## YOUR ASSIGNMENT
In the data below, retype exactly the line that contains "The researchers measured the distribution" and every line after it, through the last.

## Collected data entries
↓
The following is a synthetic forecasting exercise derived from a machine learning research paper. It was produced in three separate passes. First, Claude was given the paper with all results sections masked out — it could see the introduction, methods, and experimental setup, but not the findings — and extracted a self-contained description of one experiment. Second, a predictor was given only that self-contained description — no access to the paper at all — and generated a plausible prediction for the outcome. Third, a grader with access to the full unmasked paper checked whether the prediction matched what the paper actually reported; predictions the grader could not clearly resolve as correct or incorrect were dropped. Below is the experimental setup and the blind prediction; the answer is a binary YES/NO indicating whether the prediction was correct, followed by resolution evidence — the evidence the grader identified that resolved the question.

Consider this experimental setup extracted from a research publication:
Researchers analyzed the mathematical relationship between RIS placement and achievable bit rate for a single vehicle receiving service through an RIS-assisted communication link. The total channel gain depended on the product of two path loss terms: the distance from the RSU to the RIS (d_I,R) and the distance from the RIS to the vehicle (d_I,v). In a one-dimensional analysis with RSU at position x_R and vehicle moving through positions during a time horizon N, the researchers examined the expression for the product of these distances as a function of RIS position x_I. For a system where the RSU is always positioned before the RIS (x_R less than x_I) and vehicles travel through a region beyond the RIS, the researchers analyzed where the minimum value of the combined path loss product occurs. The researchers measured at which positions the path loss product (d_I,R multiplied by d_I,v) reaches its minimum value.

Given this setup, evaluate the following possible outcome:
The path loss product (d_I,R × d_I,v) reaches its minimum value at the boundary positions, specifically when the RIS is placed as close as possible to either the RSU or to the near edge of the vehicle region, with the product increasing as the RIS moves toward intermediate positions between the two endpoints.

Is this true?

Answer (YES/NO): NO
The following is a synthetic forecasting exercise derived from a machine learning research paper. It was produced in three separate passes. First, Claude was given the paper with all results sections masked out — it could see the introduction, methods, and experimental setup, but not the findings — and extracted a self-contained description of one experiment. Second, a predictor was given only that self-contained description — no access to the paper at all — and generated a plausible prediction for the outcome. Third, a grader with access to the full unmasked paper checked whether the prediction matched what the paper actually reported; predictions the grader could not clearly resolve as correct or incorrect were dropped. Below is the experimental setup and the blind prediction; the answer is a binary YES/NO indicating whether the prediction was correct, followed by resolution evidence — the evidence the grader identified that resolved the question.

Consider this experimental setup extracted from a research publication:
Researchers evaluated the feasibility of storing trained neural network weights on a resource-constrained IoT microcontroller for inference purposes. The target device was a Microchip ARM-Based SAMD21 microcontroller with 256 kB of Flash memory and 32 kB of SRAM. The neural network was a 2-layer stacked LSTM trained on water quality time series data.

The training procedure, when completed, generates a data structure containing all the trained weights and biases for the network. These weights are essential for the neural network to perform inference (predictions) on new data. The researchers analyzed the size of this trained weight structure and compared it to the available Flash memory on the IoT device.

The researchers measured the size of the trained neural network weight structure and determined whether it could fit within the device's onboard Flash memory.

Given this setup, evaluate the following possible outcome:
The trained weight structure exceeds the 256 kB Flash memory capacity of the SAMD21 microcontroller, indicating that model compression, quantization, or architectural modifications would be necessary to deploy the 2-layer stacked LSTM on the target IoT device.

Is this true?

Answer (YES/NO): YES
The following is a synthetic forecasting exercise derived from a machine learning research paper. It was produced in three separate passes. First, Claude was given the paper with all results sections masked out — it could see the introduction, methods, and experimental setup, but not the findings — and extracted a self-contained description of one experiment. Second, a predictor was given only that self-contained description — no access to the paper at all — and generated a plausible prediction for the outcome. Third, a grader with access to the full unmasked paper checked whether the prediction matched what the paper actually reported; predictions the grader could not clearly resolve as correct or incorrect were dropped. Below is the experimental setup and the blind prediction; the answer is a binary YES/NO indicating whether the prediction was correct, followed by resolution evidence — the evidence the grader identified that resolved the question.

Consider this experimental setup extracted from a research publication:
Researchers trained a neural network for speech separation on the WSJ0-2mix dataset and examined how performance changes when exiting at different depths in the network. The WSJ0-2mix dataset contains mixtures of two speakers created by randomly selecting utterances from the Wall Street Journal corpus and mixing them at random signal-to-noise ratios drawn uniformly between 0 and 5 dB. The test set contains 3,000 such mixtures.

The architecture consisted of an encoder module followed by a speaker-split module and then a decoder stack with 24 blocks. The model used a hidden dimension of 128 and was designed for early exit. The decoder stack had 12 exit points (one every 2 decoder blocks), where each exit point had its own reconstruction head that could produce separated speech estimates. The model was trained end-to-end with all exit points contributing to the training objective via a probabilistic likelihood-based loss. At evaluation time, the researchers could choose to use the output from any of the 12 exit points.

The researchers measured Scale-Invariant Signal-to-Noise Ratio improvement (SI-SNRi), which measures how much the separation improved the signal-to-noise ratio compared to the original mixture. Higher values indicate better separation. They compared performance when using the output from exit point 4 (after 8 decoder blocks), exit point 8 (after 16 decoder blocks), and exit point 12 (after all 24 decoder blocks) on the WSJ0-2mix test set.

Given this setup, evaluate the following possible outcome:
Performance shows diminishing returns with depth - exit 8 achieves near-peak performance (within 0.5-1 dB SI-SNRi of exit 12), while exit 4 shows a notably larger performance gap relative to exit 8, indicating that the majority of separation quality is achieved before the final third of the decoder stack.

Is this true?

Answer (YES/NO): NO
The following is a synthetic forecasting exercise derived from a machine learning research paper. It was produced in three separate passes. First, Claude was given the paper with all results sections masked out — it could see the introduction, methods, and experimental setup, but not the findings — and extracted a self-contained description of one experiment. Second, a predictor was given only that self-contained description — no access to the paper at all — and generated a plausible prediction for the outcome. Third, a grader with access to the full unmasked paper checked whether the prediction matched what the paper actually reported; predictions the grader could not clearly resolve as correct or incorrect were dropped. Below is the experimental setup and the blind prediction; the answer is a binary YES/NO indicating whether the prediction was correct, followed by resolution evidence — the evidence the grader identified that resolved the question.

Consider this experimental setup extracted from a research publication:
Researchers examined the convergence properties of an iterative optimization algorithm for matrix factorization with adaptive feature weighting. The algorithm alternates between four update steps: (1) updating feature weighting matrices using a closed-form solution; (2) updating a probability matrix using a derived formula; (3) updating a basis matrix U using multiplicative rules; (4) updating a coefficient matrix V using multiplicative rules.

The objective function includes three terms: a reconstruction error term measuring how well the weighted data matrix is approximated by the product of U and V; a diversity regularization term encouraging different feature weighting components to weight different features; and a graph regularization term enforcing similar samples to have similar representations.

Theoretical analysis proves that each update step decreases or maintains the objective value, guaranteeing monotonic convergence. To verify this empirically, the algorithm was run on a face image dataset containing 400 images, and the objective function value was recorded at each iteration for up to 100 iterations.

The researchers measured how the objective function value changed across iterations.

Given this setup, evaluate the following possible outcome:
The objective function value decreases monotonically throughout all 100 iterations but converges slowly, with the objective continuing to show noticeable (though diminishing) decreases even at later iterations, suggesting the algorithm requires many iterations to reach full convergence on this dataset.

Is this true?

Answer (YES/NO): NO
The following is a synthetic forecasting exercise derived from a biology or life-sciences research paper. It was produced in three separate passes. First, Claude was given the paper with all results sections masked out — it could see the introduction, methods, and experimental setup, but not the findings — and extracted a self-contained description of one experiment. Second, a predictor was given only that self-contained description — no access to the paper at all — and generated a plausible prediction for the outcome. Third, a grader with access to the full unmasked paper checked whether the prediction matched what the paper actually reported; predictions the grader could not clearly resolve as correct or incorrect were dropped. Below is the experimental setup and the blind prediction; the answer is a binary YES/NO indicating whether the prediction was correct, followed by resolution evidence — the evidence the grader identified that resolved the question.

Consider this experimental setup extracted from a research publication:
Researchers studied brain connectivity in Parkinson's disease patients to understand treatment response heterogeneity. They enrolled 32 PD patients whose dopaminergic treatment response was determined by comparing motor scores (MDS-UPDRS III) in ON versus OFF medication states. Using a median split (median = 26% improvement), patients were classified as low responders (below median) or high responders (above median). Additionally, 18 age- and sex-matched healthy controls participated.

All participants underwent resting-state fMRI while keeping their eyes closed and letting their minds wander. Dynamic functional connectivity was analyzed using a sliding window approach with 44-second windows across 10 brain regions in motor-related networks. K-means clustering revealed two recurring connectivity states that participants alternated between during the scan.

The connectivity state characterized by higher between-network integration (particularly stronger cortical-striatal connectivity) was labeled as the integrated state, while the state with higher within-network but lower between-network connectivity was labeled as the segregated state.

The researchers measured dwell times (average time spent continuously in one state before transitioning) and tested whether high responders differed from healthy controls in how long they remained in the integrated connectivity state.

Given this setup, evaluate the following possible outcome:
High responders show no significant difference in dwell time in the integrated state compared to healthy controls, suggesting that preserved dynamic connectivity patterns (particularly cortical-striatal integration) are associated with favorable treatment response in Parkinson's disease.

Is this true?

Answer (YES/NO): NO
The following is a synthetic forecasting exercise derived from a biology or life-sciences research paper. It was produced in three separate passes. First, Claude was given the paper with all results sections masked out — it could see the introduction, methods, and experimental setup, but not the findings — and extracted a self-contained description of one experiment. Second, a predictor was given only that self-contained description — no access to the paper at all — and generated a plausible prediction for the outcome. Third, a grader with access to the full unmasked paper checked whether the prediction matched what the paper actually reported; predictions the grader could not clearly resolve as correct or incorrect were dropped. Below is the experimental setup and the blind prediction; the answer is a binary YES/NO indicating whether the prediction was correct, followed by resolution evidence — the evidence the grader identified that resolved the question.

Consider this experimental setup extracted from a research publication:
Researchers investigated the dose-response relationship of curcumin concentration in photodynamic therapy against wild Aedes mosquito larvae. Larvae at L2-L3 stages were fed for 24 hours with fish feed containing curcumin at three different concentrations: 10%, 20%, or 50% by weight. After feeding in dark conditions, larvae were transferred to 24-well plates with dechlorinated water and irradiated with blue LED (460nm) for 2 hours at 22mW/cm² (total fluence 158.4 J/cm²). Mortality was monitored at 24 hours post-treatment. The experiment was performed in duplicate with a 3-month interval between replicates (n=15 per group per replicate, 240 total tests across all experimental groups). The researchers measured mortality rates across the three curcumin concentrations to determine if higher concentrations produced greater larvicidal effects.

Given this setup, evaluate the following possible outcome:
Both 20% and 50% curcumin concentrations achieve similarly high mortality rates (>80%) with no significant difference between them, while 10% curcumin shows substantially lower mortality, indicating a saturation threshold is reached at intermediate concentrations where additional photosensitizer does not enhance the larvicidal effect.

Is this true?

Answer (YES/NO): NO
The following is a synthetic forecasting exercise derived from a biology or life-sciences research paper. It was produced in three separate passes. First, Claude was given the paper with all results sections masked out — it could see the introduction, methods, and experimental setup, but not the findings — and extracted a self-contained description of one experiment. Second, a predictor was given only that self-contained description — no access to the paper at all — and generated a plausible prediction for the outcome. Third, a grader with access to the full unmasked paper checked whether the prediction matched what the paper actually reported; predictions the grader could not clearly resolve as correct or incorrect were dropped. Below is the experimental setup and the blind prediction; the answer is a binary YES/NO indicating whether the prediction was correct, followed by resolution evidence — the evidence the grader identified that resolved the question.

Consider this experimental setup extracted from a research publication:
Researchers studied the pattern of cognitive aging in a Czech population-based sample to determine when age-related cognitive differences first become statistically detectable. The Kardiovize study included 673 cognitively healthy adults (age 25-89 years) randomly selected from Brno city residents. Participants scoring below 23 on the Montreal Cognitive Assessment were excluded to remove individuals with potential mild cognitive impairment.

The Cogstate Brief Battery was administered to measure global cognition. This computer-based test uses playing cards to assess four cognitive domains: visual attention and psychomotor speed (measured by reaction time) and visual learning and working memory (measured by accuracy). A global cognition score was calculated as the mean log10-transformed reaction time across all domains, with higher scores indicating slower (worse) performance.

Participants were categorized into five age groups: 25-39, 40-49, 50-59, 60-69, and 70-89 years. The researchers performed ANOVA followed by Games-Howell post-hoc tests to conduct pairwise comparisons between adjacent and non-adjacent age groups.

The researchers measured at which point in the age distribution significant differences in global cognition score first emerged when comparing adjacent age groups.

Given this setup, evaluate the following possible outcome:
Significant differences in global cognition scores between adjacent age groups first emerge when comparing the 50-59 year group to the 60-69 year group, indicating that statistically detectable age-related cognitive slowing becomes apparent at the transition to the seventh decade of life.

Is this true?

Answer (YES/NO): NO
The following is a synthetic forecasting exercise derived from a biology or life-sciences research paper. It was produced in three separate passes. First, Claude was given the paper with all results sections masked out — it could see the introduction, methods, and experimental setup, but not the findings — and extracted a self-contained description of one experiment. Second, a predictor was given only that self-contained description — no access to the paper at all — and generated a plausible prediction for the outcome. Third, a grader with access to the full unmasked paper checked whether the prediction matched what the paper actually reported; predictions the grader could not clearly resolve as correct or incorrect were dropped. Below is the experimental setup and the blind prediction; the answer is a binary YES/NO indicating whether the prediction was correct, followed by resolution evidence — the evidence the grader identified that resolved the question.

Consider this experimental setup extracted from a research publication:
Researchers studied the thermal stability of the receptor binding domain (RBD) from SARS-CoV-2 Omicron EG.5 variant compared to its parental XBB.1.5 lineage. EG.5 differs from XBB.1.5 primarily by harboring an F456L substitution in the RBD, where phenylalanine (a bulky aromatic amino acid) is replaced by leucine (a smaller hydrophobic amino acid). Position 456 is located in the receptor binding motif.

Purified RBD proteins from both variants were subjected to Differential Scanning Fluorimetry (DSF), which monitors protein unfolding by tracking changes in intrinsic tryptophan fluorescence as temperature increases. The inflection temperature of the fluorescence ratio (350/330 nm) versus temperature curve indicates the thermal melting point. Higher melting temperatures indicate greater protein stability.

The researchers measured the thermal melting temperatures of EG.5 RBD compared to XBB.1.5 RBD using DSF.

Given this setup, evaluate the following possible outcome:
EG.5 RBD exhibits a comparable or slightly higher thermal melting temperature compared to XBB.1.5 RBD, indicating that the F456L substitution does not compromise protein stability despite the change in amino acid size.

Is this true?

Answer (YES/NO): NO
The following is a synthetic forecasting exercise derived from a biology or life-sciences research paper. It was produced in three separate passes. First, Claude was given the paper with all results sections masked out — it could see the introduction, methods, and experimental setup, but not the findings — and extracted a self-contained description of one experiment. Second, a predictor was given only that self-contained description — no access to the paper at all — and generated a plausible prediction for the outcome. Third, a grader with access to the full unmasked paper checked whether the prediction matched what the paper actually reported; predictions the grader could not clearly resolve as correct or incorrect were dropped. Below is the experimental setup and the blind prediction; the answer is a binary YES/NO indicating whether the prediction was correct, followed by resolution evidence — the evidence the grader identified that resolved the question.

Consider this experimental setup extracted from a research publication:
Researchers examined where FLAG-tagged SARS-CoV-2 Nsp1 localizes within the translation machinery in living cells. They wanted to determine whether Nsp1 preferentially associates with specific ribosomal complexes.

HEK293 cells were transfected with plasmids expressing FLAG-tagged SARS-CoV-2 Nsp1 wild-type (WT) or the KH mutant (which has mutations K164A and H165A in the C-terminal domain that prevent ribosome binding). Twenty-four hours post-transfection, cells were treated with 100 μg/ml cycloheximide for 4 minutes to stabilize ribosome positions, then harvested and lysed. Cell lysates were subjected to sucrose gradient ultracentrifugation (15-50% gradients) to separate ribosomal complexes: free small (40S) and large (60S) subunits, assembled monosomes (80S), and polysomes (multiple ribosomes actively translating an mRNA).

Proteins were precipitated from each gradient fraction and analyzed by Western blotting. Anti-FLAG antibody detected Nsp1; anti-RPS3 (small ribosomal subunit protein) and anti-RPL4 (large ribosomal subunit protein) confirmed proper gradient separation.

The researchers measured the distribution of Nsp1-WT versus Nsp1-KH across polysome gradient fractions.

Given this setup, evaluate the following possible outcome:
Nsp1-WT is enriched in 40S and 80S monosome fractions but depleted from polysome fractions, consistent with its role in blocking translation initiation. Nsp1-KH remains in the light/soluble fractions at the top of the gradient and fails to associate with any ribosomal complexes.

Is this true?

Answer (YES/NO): NO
↑
## REPLY TO THE TASK
The researchers measured the distribution of Nsp1-WT versus Nsp1-KH across polysome gradient fractions.

Given this setup, evaluate the following possible outcome:
Nsp1-WT is enriched in 40S and 80S monosome fractions but depleted from polysome fractions, consistent with its role in blocking translation initiation. Nsp1-KH remains in the light/soluble fractions at the top of the gradient and fails to associate with any ribosomal complexes.

Is this true?

Answer (YES/NO): NO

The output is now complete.